Consegna scritta —
Riproduci fedelmente il passo del testo sulla relatività linguistica che va da "Ogni lingua stabilisce" fino a "cognitiva e culturale." incluso.

Estratto della fonte —
□ □ □ □ □ □ □

La relatività linguistica

Ogni lingua stabilisce un sistema di significati relativamente incommensurabile rispetto ad altri sistemi: sulla base di questa premessa, nella prima metà del Novecento, si avanzò l’ipotesi del relativismo linguistico, per cui si riteneva che a lingue diverse potesse corrispondere una visione del mondo diversa, sulla base del fatto che ogni lingua presta attenzione ad aspetti diversi del reale. La diversità linguistica divenne perciò un modo per predire e spiegare almeno alcuni elementi della diversità cognitiva e culturale.

Nonostante le potenziali implicazioni di queste affermazioni per lo studio del linguaggio, il problema della relatività linguistica è stato in gran parte ignorato dai linguisti formali nella seconda parte del ventesimo secolo. Questo è dovuto a due ragioni: la prima riguarda il fatto che Chomsky (1968) ha affermato di voler incentrare la ricerca linguistica sulle proprietà universali dei sistemi grammaticali; la seconda consiste in un fondamentale fraintendimento circa il significato del termine “relatività linguistica”, quindi riguardo alla gamma di fenomeni che ne dovrebbero far parte. L’immagine stereotipa del relativismo, secondo cui si tratterebbe solo di qualcosa che ha a che fare col diverso numero di parole usate per designare uno stesso concetto (si veda ad esempio la discussione dell’enorme numero di parole per riferirsi alla neve presso gli eschimesi), ha senz’altro contribuito a ridurre il possibile impatto teorico del concetto che è invece molto rilevante perché consente di esaminare uno dei paradossi fondamentali della vita umana – ovvero la necessità che ogni individuo ha di usare un codice comune e già definito per esprimere delle esperienze soggettive diverse. Inoltre il relativismo ci costringe da un lato a tener conto del problema del potere delle parole e della libertà relativa che abbiamo di trascendere i limiti del mondo così come è stato costruito mediante pratiche discorsive; dall’altro ci induce a prendere sul serio la tesi di Heidegger (1990: 30-33), secondo cui non siamo noi a parlare una lingua, ma è la lingua stessa a parlare attraverso di noi.

□ □ □ □ □ □ □

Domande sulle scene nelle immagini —
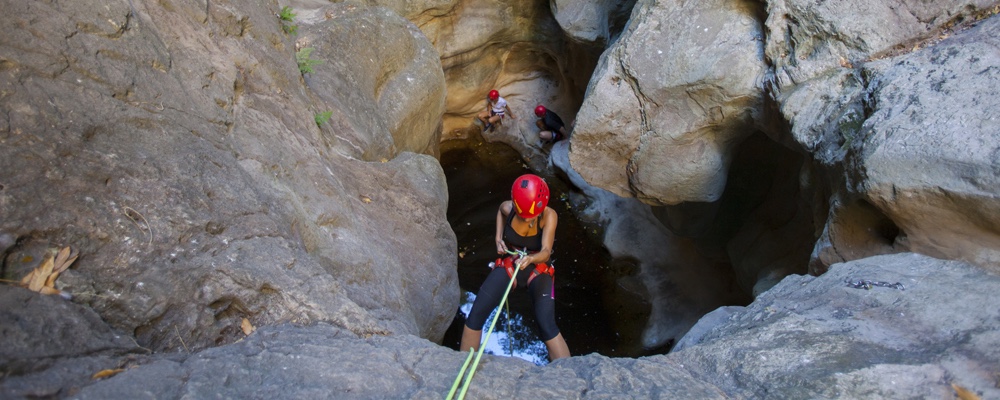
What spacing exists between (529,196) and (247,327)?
2028 mm

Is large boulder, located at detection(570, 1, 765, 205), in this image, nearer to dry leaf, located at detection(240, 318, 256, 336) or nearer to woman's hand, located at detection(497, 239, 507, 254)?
woman's hand, located at detection(497, 239, 507, 254)

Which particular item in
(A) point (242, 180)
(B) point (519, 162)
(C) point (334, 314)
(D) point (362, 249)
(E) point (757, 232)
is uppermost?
(A) point (242, 180)

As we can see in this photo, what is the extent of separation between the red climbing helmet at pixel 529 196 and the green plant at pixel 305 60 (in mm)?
2054

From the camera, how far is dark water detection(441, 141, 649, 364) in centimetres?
657

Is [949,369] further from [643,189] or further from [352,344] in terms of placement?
[643,189]

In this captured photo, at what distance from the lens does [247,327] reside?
9.09 ft

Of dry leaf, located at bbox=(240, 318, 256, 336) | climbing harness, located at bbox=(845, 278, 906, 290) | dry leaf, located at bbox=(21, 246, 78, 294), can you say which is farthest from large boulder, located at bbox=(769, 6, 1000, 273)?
dry leaf, located at bbox=(21, 246, 78, 294)

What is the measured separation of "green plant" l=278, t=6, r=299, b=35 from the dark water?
3.08 meters

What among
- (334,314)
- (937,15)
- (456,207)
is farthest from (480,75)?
(334,314)

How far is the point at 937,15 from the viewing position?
14.5 feet

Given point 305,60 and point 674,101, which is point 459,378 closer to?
point 305,60

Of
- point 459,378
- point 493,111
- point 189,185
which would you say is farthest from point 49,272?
point 493,111

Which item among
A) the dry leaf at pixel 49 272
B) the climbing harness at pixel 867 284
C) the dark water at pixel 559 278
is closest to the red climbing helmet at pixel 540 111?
the dark water at pixel 559 278

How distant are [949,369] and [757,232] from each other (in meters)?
4.20
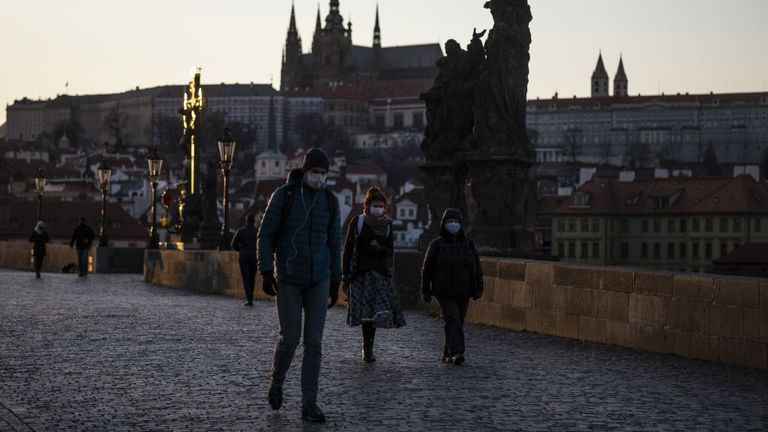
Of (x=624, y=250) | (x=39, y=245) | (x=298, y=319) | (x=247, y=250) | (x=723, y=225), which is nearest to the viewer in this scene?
(x=298, y=319)

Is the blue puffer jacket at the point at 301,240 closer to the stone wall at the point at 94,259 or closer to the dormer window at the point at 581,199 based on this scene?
the stone wall at the point at 94,259

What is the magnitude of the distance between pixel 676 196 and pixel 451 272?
83.7 metres

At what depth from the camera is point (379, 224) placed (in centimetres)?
1212

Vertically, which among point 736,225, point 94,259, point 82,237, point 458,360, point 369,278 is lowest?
point 458,360

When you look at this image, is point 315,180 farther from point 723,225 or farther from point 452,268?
point 723,225

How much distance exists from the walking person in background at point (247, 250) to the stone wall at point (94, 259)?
1568 cm

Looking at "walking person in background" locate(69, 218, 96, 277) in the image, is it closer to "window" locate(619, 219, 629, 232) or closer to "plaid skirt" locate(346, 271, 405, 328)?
"plaid skirt" locate(346, 271, 405, 328)

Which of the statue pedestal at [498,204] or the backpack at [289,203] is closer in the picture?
the backpack at [289,203]

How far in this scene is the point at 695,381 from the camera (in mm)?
10914

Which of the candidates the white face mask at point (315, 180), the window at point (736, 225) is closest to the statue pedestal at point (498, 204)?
the white face mask at point (315, 180)

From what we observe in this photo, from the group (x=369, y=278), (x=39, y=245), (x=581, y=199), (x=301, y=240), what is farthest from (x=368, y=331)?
(x=581, y=199)

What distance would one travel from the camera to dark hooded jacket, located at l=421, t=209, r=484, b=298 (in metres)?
12.2

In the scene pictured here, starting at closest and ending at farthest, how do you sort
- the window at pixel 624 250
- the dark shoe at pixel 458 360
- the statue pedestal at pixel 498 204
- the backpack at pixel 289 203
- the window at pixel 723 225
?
the backpack at pixel 289 203 < the dark shoe at pixel 458 360 < the statue pedestal at pixel 498 204 < the window at pixel 723 225 < the window at pixel 624 250

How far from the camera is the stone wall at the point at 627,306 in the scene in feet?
38.3
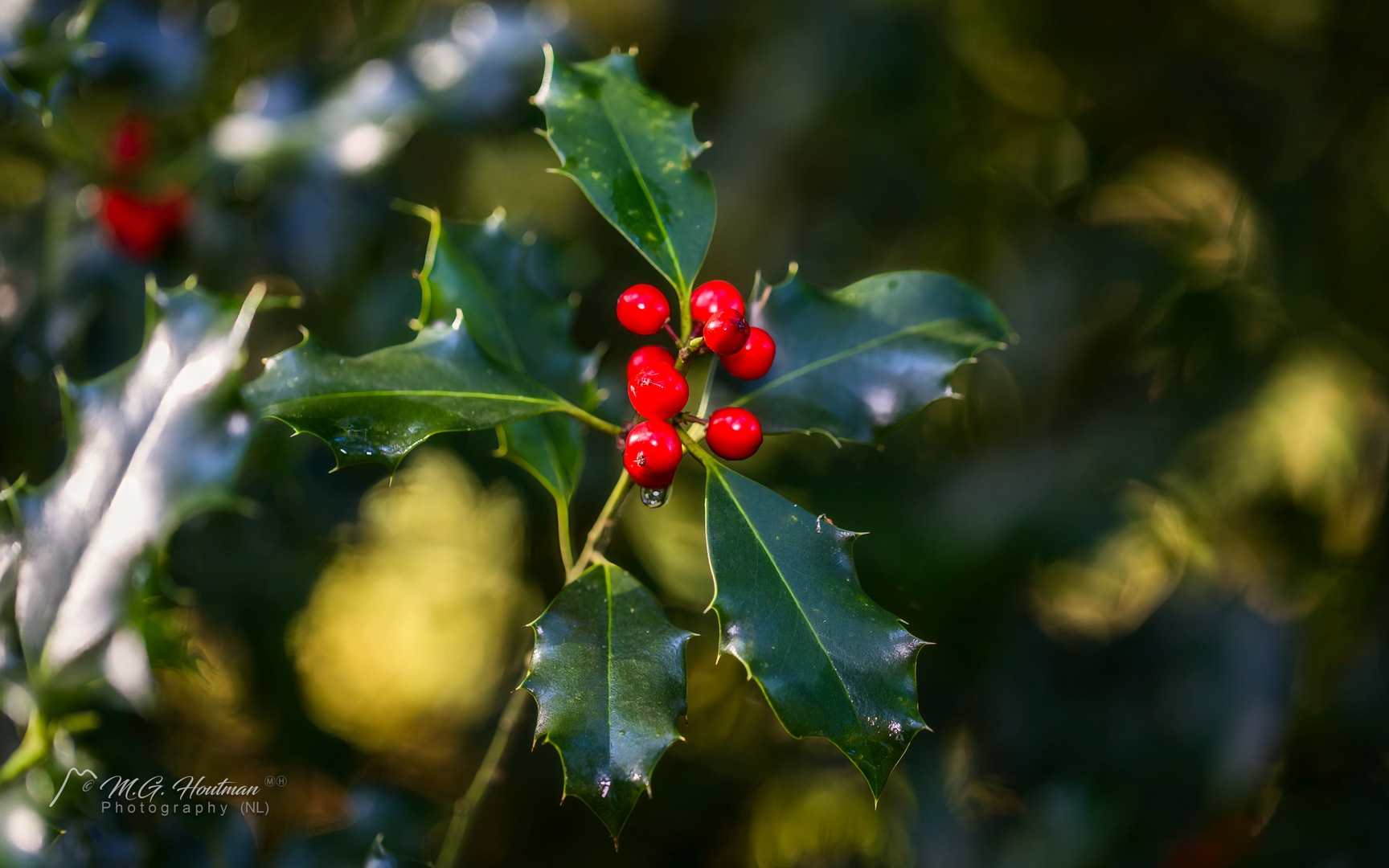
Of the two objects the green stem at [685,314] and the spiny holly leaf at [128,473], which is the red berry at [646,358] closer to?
the green stem at [685,314]

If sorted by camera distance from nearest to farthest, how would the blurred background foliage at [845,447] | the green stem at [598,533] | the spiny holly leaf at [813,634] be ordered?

□ □ □ □ □ □ □

Soluzione del problema —
Ogni lingua stabilisce un sistema di significati relativamente incommensurabile rispetto ad altri sistemi: sulla base di questa premessa, nella prima metà del Novecento, si avanzò l’ipotesi del relativismo linguistico, per cui si riteneva che a lingue diverse potesse corrispondere una visione del mondo diversa, sulla base del fatto che ogni lingua presta attenzione ad aspetti diversi del reale. La diversità linguistica divenne perciò un modo per predire e spiegare almeno alcuni elementi della diversità cognitiva e culturale.